To powierzchowne super dobro jakim jest wstąpienie do NAS, jest niczym dobrowolne przystąpienie do Zusu, czy systemu emerytalnego, o który wybór nikt nigdy nie zapytał. Podobnie nie zapytał się sam siebie o dalsze konsekwencje nasz filmowy Haremiarz "Carpe diem". Z drugiej strony brak ugodowości Carol prowadzi do zupełnie niepotrzebnych przypadkowych ofiar, a kto nie z nami ten ruska onuca... tfu! "zdrajca ludzkości". Ten wątek podjęty jak już wskazałem w Matrixie, ostatnio fajnie był ukazany jako tło polityczne w serii Andora. Tym razem jest to jednak wątek główny, a spór odbywa się w zależności od wrażliwości nie tylko na ekranie, ale również w głowie widza. To właśnie dlatego to nie może się dziać zbyt szybko. Chodzi o to, żeby mieć czas sobie to ułożyć w głowie i przemyśleć. Zatem jeśli ktoś nie ma takiego wewnętrznego dialogu, może się trochę nudzić, a takie zmuszające do myślenia kino raczej nie będzie zbyt popularne. Dla mnie jednak, ocena tego serialu pro forma to dziesiątka których dałem kilka. Może obniżę, jeśli się rozczaruję, ale zapowiada się wybornie. Początkowo zastanawiałem się nad wyborem znanej z Braking Bad, a najlepiej z Better Call to Saul, aktorki. Ale po drugim odcinku stwierdzam że ten wybór się obroni. Cóż to trochę tak jakby zostać wysłanym przez korpo jako jeden z kilku specjalistów w delegacje do ambitnego celu otwarcia nowego oddziału za granicą. Tego typu wątki korporacyjne wraz z moralnymi dylematami pojawiały się w poprzedniej dużej roli i ja oceniam jej grę raczej wysoko, a przynajmniej dość wiarygodnie.

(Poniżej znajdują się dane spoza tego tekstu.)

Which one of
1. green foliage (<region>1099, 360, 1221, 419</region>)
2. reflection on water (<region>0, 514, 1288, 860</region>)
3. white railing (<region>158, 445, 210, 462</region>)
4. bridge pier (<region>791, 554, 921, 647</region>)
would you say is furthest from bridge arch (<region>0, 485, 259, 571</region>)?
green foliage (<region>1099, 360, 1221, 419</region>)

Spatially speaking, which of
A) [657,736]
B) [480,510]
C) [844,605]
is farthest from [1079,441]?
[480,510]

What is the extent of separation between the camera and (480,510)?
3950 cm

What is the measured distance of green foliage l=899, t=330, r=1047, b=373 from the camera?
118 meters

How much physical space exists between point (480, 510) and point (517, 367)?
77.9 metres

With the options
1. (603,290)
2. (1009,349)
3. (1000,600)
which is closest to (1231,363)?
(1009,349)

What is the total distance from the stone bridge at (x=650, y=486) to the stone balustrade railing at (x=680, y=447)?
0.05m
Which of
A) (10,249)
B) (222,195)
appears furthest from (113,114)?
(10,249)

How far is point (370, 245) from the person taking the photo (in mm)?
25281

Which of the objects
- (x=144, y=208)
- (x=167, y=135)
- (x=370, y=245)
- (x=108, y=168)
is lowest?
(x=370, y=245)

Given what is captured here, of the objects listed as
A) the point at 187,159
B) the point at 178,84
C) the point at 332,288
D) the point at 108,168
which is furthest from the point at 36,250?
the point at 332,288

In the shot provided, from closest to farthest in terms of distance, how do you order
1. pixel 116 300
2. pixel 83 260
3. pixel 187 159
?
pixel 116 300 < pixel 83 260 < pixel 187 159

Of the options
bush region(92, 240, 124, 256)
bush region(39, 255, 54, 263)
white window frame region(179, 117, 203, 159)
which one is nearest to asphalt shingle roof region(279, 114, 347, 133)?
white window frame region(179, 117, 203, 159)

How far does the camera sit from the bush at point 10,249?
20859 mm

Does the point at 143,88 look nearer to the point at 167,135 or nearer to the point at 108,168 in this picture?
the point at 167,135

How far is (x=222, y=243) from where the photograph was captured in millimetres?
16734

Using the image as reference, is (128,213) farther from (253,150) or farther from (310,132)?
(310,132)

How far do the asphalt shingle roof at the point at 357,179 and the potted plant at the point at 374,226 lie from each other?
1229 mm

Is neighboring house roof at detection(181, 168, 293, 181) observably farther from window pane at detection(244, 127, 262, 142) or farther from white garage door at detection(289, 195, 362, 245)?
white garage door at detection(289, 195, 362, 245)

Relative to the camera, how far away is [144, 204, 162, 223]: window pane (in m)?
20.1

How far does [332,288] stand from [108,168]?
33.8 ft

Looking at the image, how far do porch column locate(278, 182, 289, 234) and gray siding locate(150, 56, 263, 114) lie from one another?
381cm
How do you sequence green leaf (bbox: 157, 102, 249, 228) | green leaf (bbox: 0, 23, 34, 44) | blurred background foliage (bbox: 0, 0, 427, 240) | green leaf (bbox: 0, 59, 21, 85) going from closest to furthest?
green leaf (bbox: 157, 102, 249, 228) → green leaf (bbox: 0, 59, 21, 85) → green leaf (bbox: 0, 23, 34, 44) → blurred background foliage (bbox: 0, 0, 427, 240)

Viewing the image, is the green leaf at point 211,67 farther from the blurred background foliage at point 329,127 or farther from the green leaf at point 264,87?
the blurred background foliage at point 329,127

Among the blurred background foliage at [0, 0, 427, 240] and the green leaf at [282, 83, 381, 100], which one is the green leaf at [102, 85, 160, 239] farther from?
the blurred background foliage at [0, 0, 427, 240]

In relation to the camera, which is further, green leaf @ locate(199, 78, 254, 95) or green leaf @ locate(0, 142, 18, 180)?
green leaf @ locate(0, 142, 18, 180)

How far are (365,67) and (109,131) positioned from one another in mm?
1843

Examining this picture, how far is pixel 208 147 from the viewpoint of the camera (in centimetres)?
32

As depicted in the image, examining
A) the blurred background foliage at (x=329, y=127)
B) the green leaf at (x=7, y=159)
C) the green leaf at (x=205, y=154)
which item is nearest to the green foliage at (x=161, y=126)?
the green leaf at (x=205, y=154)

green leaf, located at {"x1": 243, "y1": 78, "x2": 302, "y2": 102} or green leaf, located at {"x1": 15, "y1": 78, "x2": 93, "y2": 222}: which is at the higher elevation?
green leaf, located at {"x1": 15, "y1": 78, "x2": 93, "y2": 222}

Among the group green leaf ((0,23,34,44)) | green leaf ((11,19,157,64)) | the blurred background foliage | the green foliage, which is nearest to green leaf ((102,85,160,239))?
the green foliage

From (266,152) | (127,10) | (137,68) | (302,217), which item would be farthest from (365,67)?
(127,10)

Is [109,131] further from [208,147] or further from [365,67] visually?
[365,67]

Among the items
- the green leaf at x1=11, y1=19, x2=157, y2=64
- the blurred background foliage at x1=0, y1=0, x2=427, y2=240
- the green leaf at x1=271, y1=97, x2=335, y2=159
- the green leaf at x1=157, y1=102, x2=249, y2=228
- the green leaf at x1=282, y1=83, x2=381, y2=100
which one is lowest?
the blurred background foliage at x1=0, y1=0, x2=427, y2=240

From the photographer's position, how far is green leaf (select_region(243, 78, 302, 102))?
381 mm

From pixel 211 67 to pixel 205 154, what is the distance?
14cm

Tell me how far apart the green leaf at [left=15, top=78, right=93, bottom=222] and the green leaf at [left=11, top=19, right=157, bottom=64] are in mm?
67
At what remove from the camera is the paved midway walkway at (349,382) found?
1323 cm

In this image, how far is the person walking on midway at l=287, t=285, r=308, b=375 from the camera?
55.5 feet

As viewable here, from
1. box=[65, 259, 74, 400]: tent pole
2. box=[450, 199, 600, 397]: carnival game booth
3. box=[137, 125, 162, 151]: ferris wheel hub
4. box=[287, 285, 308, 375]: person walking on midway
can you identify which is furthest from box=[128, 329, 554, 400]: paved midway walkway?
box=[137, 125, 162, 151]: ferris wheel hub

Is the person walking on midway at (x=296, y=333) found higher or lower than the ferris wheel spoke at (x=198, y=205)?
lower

Ja jestem team alkoholiczka, ale już widzę, że to będzie spór miłośników zamulania lewego pasa z Mrugaczami podnoszącymi hasło "lewy pas to nie kółko różańcowe". Ta kie spory gdzie jest duży i zaogniony podział zagwarantuje, że będzie z kim i o co się spierać. Nie mogę się doczekać, żeby się dowiedzieć jak i czy w ogóle ten spór zostanie przez twórców zakończony...
o popatrz pan, a ja żadnych sporów tego typu nie zauważyłem. :(
myślę, że bohaterka ma całkowicie w tyłku co tam pan francuz lubi sobie robić i w ogóle jej to nie przeszkadza, byleby tylko chciał z nią współpracować celem przywrócenia normalnego ładu świata, zaś tego typu wymysły jak opisałeś w poście są efektem konstruktu społecznego, którego niektórzy na siłę doszukują się to tu, to tam.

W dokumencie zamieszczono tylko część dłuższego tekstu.